On the news, buyers sent Starbucks well into the green.
And according to OptionMonster Jon Najarian, “there are bets being placed that Starbucks stock 6 months from now – even 3 months from now – will be a lot higher. And that’s even though the new machines won’t be in stores until September.”
Credit Suisse analyst Keith Siegner thinks the optimism is well founded.
“It’s yet another example of how Starbucks is translating their brands into sales and profit levers. That’s what this shows. That’s why investors are bullish. This (will help) Starbucks sustain a 20% growth rate over the next 3-5 years.”

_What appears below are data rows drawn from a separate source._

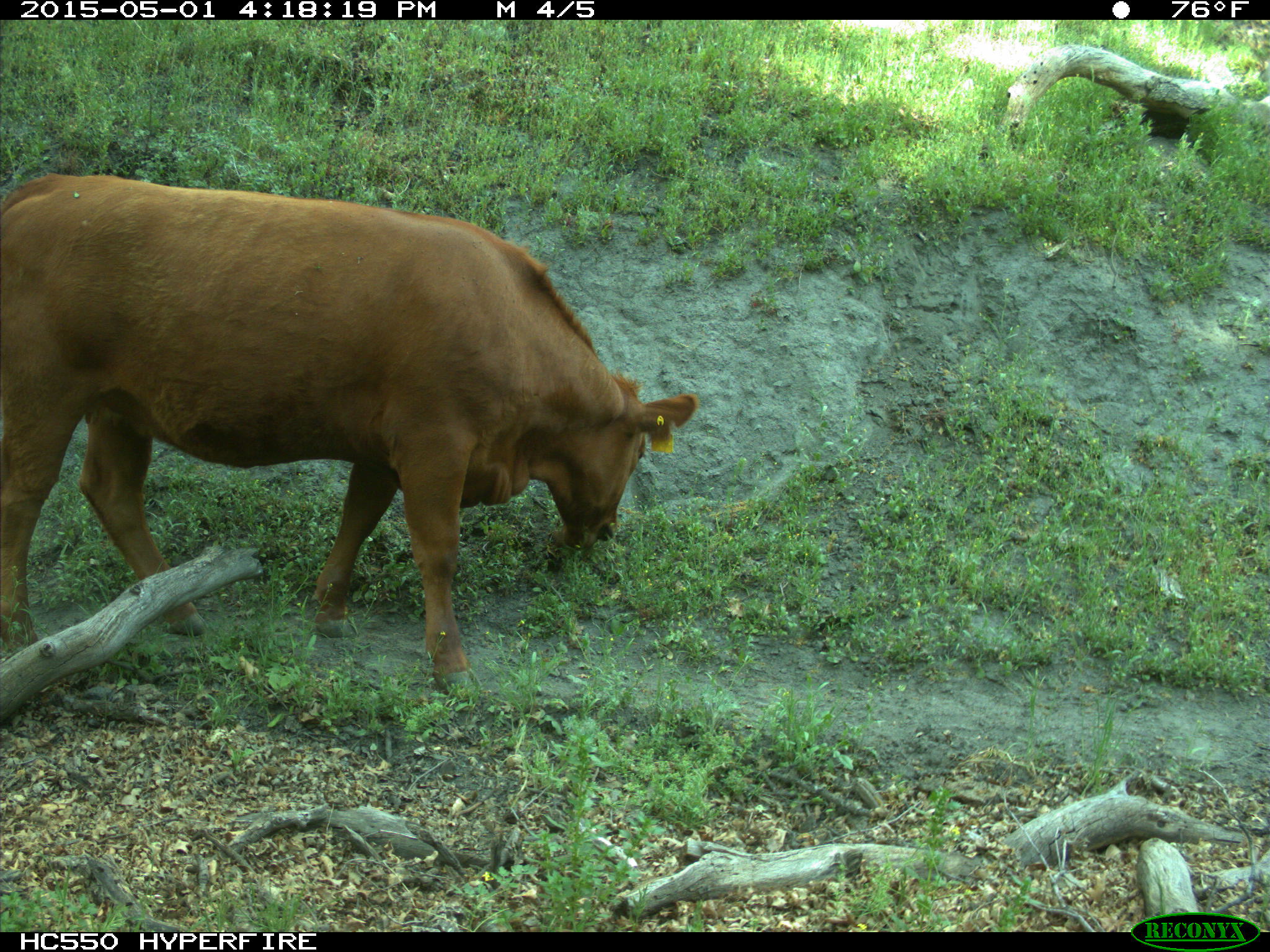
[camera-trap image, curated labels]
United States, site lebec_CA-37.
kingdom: Animalia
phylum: Chordata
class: Mammalia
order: Artiodactyla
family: Bovidae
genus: Bos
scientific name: Bos taurus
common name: domestic cow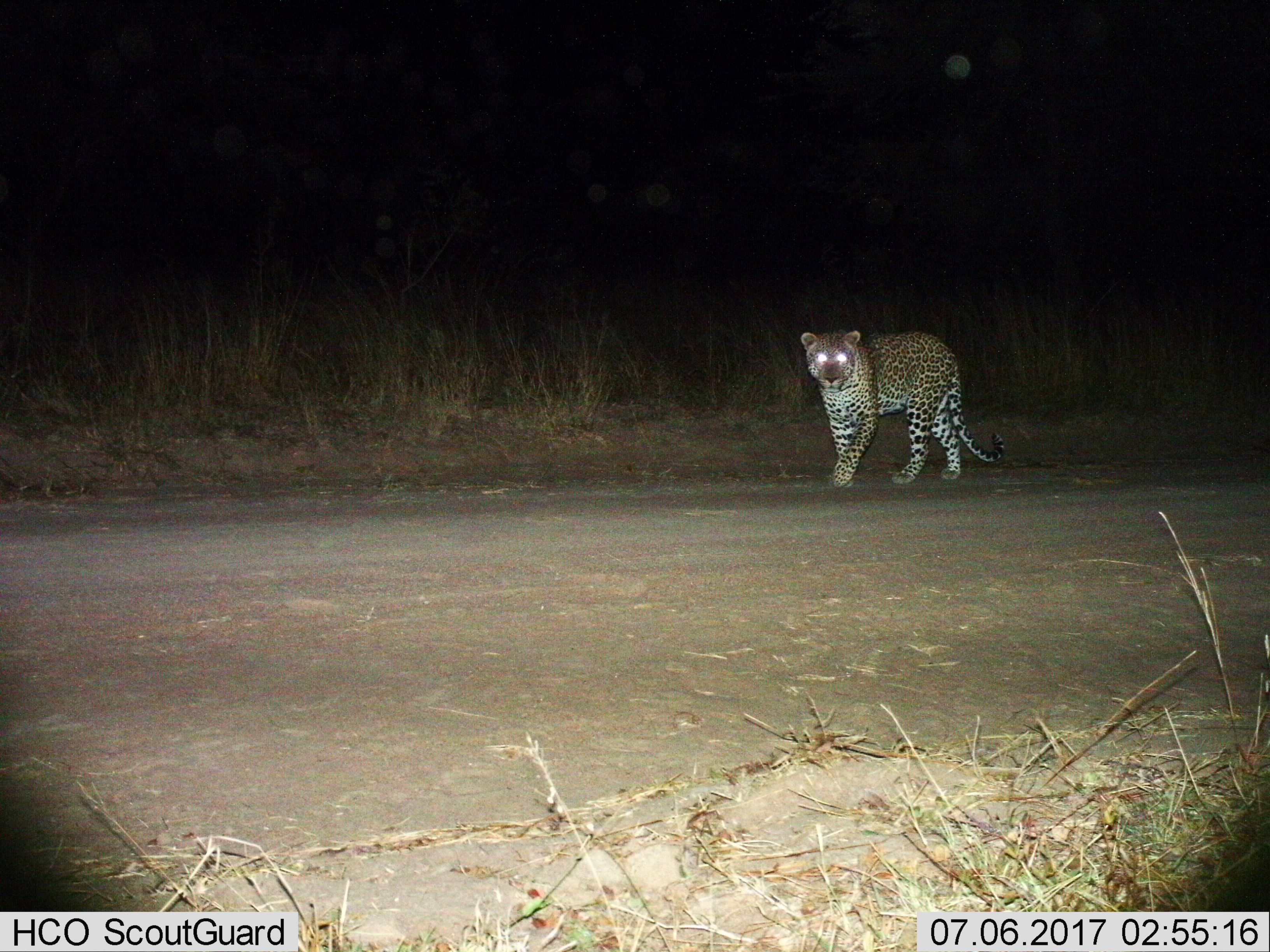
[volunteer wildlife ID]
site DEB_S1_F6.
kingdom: Animalia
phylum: Chordata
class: Mammalia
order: Carnivora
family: Felidae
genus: Panthera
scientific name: Panthera pardus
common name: leopard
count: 1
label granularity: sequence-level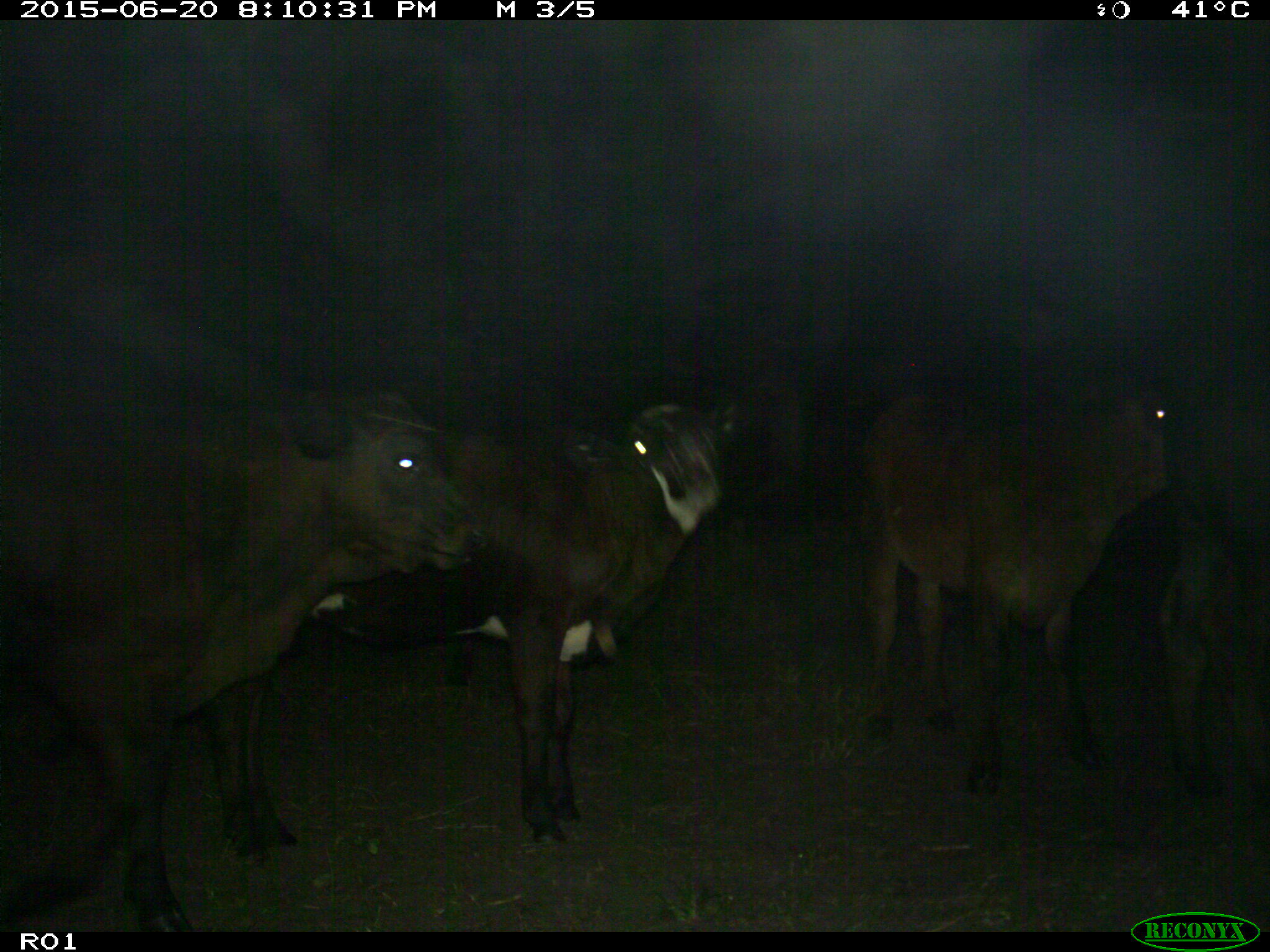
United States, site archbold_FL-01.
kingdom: Animalia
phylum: Chordata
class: Mammalia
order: Artiodactyla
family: Bovidae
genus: Bos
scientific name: Bos taurus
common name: domestic cow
Bos taurus (domestic cow).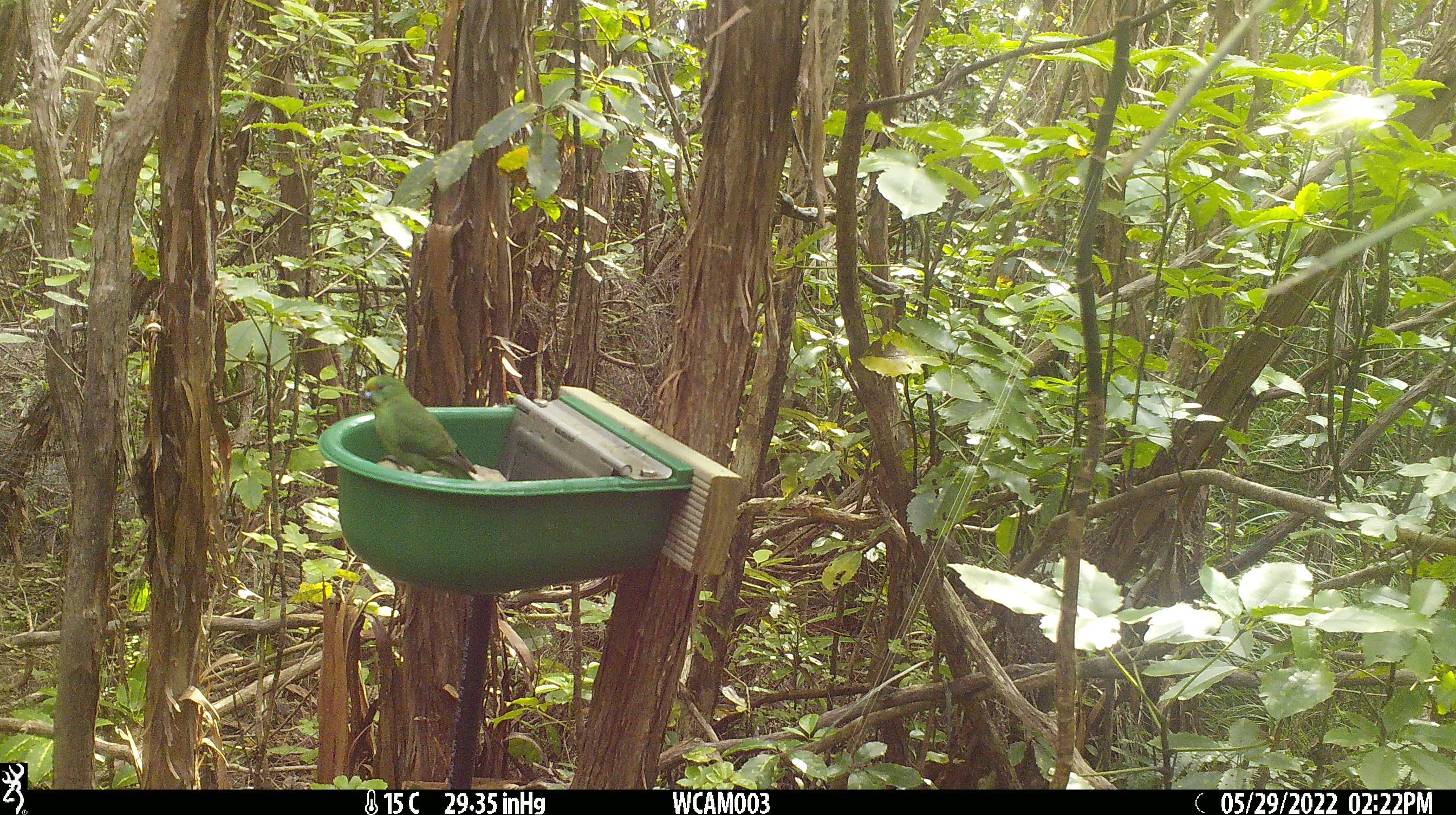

And if you think all this hype is exactly the reason to bet against Starbucks, which has gained slightly less than 20% in the last 3 months, think again.
“I think it’s tough to bet against Starbucks,” says Siegner.
Not only does he see Verismo as a catalyst but he reminds us that Starbuck’s new Blond Roast recently launched - another positive catalyst.
“There’s plenty of reasons to stay in this stock for the long-term,” he says.